Requirement: Format every line of the rows below as a JSON list of strings with one string per line, skipping blank lines and leaving out the pictures.

(A block of data)
▼

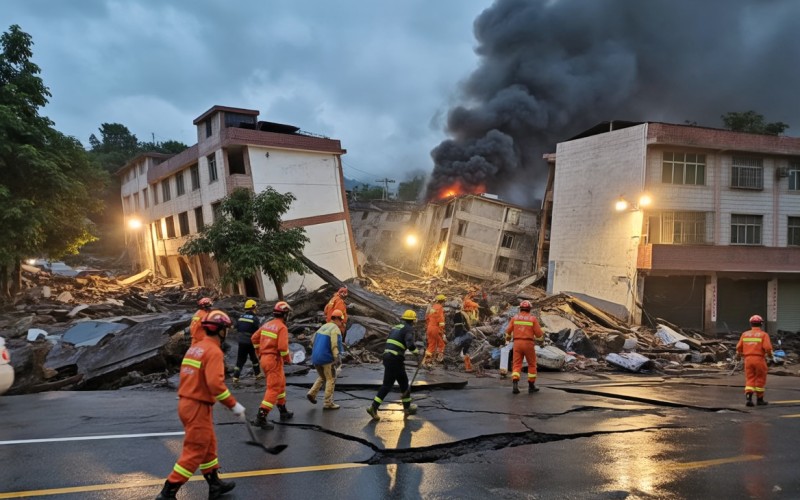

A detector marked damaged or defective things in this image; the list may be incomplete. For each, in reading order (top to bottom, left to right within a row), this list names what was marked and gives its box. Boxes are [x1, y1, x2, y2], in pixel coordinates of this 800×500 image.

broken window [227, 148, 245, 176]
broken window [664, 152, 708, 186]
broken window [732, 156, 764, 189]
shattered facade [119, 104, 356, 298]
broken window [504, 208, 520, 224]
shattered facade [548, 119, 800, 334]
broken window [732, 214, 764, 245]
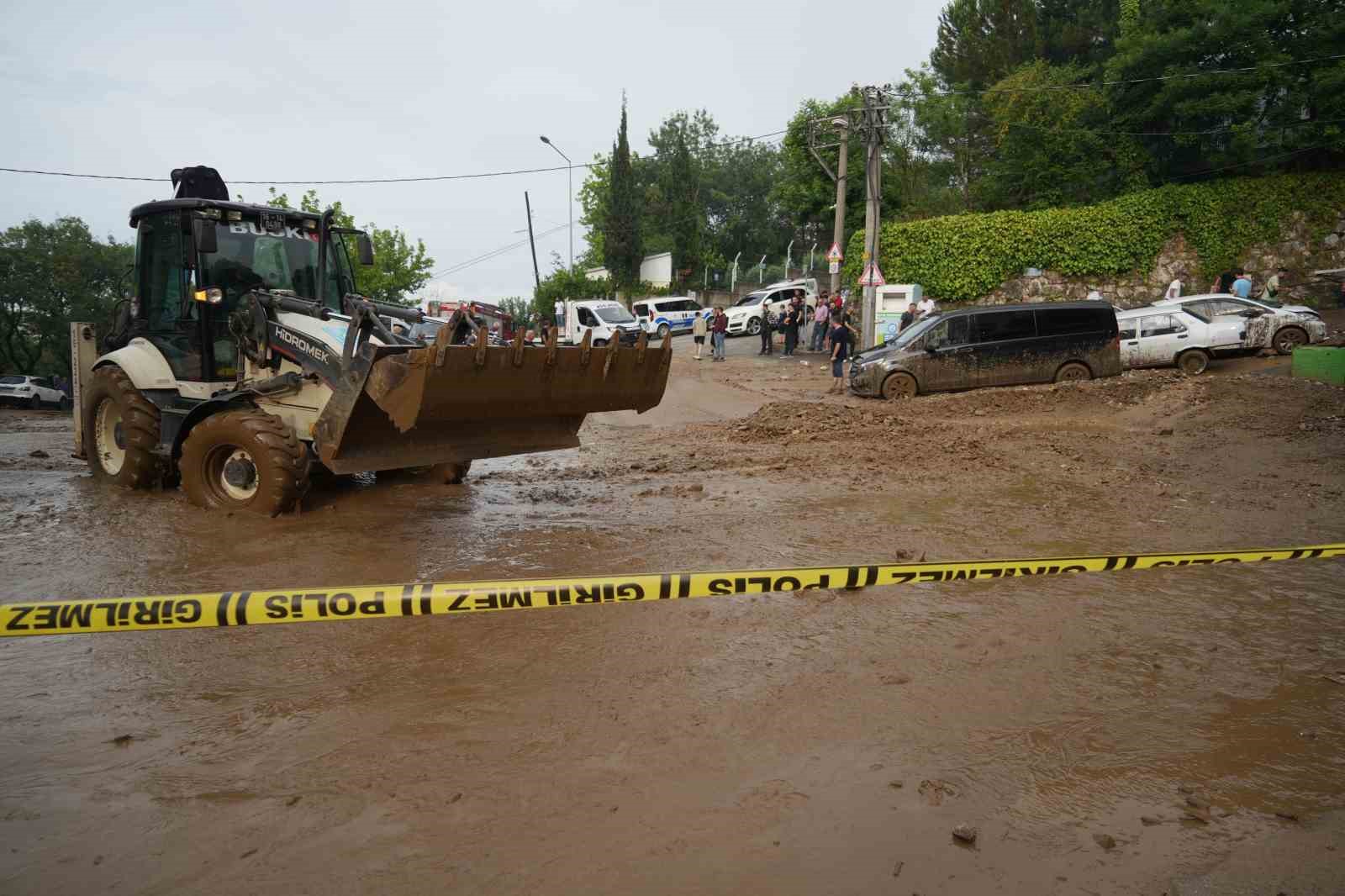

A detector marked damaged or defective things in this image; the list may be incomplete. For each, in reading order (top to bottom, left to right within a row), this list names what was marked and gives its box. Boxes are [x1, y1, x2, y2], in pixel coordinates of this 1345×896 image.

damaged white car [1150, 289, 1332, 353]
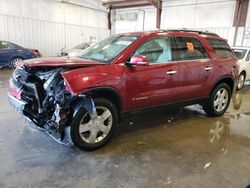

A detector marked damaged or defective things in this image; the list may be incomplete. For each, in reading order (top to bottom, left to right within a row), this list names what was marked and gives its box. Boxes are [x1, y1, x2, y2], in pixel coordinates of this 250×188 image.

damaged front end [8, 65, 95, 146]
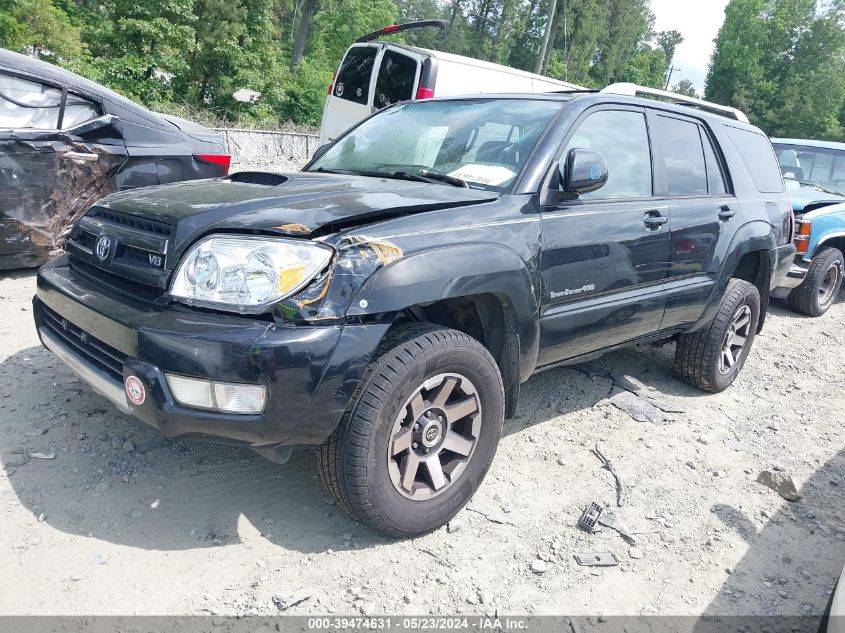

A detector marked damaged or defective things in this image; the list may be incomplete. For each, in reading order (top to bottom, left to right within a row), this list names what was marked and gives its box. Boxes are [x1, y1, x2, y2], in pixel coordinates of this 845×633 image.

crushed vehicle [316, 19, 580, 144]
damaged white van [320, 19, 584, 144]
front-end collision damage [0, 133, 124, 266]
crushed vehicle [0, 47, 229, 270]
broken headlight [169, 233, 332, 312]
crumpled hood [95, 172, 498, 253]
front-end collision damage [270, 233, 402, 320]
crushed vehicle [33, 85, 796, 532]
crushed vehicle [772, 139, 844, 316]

▲

Complete output:
[
  "A detector marked damaged or defective things in this image; the list may be incomplete. For each, in reading order (top to bottom, left to right within a row), this list names what was marked and gives its box. Boxes are [x1, y1, x2, y2], in pixel coordinates of this 800×500 image.",
  "broken window [227, 148, 245, 176]",
  "broken window [664, 152, 708, 186]",
  "broken window [732, 156, 764, 189]",
  "shattered facade [119, 104, 356, 298]",
  "broken window [504, 208, 520, 224]",
  "shattered facade [548, 119, 800, 334]",
  "broken window [732, 214, 764, 245]",
  "A detector marked damaged or defective things in this image; the list may be incomplete. For each, in reading order (top to bottom, left to right within a row), this list names what was marked and gives its box. Boxes are [x1, y1, x2, y2], in pixel coordinates of this 1345×896 image.",
  "damaged white car [1150, 289, 1332, 353]",
  "A detector marked damaged or defective things in this image; the list may be incomplete. For each, in reading order (top to bottom, left to right within a row), this list names what was marked and gives its box. Boxes are [x1, y1, x2, y2], in pixel coordinates of this 250×188 image.",
  "damaged front end [8, 65, 95, 146]",
  "A detector marked damaged or defective things in this image; the list may be incomplete. For each, in reading order (top to bottom, left to right within a row), this list names what was marked and gives its box. Boxes are [x1, y1, x2, y2], in pixel coordinates of this 845×633 image.",
  "crushed vehicle [316, 19, 580, 144]",
  "damaged white van [320, 19, 584, 144]",
  "front-end collision damage [0, 133, 124, 266]",
  "crushed vehicle [0, 47, 229, 270]",
  "broken headlight [169, 233, 332, 312]",
  "crumpled hood [95, 172, 498, 253]",
  "front-end collision damage [270, 233, 402, 320]",
  "crushed vehicle [33, 85, 796, 532]",
  "crushed vehicle [772, 139, 844, 316]"
]